EXTRACT PROVIDED -
====
Oct 11. Food crisis on horizon?

Oct 11.  Let’s face it, it’s not really “inflation” that the Fed wants, the true fear is a downward spiral of asset prices spurred by deleveraging. Like we’re seeing in real estate. Upward trajectory in asset prices will hopefully create confidence, help hiring, etc.  But a simple rise in the price of things isn’t going to do anything for the economy if wages and employment don’t go up.  The price of grains/commodities simply exploded Friday.  Just think of how that type of “inflation” works for the restaurant industry, for example.  The price of input goes up.  Can restaurants automatically raise the price of output on the menu?  Cash strapped consumers may just stop going out as much.  Net effect could be job LOSSES.   
–Near eurodollar calendar spreads continued to make new lows.  For example, red pack to green pack is only 60 bps.
====
SOURCE MATERIAL -
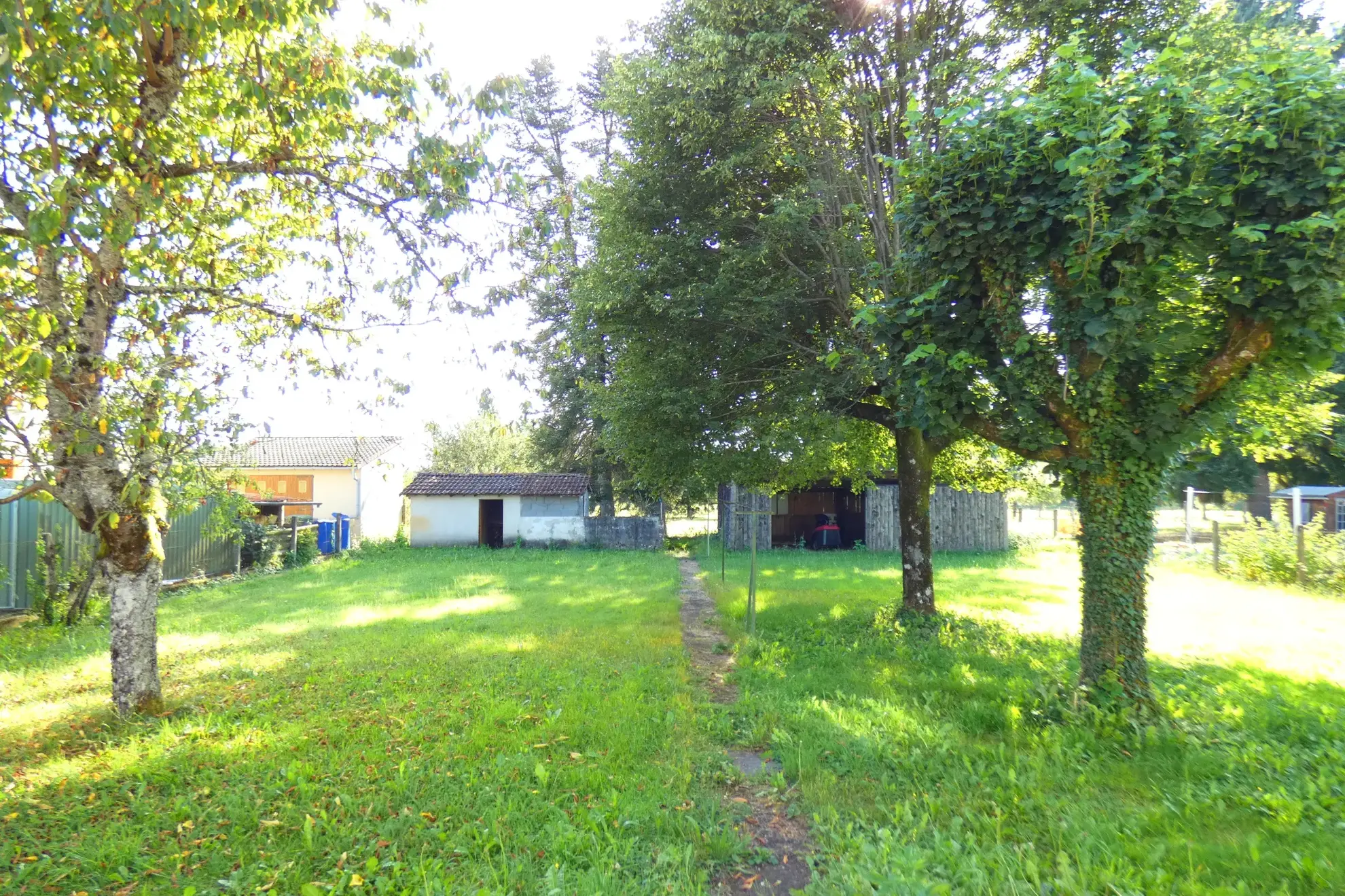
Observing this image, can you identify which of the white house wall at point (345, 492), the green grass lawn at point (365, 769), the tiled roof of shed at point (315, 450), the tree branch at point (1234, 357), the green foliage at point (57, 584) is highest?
the tiled roof of shed at point (315, 450)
====
WORK TO DO -
• 1. According to the commentary on a possible food crisis, what does the Fed truly fear?
• 2. Repeat the commentary on a possible food crisis word for word, starting at "Oct 11. Food" and ending at "be job LOSSES.".
• 3. Write the next part of the commentary on a possible food crisis, picking up after its last sentence.
The data above is separate from the commentary on a possible food crisis.

ANSWERS BY TASK -
• 1. A downward spiral of asset prices spurred by deleveraging.

• 2.
Oct 11. Food crisis on horizon?

Oct 11.  Let’s face it, it’s not really “inflation” that the Fed wants, the true fear is a downward spiral of asset prices spurred by deleveraging. Like we’re seeing in real estate. Upward trajectory in asset prices will hopefully create confidence, help hiring, etc.  But a simple rise in the price of things isn’t going to do anything for the economy if wages and employment don’t go up.  The price of grains/commodities simply exploded Friday.  Just think of how that type of “inflation” works for the restaurant industry, for example.  The price of input goes up.  Can restaurants automatically raise the price of output on the menu?  Cash strapped consumers may just stop going out as much.  Net effect could be job LOSSES.

• 3.
–Interestingly though, the back end of the curve was nearly unch’d.  The 30 yr bond yield was actually slightly higher on the day.  That’s a cautionary signal for those pinning hopes on QE… The weaker dollar and concurrent rise in commodity prices may be giving some pause to back end of curve.
–A lot of the job losses were those shed by local governments.  As I have mentioned before, in many ways federal stimulus is being cancelled at local/state levels.  Additionally, all sorts of fees for licenses, permits, etc are climbing, at least around here.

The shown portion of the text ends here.